We awaited sunrise this morning peering toward the east horizon at the Archery Field overlook, hoping for fog that so often wistfully rises from the deep ravine and filters the morning sun. It wasn’t to be.
Yet, once again one of our favorite venues gave up its beauty – fresh morning sun back-lighting a tall stand of pines climbing a gorge wall, delicate leaves left over from the fall, strapping tree trunks framing a distant gorge view, another section of that ubiquitous stone fence, and of course with the aid of modern digital photo technology that hoped for sunrise painted horizon.

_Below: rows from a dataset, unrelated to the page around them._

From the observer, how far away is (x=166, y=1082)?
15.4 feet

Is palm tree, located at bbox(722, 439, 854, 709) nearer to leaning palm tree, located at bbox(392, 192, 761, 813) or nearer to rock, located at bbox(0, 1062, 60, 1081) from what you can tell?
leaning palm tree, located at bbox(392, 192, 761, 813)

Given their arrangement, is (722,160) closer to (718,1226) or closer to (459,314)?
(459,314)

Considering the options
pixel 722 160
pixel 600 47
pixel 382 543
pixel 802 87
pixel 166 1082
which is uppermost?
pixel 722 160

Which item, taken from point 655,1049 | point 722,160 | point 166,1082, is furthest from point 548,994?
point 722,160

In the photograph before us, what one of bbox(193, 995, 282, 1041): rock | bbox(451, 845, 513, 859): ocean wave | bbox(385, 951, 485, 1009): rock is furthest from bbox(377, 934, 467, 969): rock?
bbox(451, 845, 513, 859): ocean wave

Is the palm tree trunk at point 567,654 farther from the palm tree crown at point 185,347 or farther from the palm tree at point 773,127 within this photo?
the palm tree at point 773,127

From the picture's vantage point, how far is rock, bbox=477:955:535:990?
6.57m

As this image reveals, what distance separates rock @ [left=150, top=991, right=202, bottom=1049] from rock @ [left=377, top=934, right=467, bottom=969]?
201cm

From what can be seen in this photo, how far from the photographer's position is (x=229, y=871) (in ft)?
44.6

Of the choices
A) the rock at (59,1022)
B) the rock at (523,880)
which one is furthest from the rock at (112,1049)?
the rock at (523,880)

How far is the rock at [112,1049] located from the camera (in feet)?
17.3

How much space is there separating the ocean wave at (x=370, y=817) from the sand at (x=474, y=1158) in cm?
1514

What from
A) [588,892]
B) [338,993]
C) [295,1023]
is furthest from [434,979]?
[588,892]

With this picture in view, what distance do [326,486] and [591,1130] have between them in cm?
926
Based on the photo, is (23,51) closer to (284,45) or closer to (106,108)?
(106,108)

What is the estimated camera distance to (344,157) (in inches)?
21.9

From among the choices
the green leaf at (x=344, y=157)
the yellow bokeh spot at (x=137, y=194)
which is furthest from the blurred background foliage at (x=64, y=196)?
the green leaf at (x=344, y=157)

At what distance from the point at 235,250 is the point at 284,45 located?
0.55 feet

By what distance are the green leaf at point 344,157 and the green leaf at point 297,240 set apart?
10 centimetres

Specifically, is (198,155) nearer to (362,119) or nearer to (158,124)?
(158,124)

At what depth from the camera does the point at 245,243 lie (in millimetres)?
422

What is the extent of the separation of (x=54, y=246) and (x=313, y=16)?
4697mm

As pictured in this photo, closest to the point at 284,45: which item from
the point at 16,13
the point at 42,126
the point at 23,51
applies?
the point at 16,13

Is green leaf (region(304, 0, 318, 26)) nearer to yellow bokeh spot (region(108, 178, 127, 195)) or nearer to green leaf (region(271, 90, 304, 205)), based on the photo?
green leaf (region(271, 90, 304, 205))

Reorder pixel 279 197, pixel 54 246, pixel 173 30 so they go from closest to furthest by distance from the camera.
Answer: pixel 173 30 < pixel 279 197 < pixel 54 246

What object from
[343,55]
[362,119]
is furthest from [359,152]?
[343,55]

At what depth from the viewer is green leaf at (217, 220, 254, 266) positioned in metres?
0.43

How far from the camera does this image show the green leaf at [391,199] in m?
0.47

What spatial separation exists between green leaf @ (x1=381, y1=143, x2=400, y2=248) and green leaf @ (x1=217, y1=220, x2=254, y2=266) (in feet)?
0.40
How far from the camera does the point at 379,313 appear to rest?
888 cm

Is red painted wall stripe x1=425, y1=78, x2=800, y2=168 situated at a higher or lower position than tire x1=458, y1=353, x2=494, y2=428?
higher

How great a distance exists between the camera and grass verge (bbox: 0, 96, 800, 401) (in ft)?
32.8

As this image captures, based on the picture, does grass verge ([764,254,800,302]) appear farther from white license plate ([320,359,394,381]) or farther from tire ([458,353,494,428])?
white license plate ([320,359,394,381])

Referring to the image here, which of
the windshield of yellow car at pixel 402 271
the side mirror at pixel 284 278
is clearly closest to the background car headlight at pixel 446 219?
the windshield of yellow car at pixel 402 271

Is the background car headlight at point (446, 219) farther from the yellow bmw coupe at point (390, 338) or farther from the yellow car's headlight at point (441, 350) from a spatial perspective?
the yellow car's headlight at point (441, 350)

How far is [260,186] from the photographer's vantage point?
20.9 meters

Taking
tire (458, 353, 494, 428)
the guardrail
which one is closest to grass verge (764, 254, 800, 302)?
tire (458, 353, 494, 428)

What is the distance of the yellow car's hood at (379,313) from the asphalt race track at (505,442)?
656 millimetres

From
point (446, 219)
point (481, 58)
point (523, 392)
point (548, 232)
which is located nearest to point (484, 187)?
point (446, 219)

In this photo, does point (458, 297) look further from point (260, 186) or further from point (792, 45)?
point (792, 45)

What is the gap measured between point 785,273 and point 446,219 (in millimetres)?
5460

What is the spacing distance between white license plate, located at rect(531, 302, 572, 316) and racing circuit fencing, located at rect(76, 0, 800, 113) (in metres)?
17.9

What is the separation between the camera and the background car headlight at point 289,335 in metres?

Then it was time for the icing on the cake – a chance meeting of another photographer, a fashion photographer from New York City who was raised in the neighborhood of this great park. I’m not using his name because I don’t have permission to do so. Let it suffice to say he tempted us with talk of “secret” falls that few visitors ever get to see. We’ve found a couple ourselves over the years yet were anxious to “discover” a couple more.
In short order we approached the northern end of the park and leaving our vehicles behind began a short hike that rewarded us with what can only (under the circumstances) be called a “secret view” of a waterfalls that’s not in any of my dog-eared waterfalls guide books. It’s sure to be added to our next tour.
Letchworth is getting ready for our return on May 9.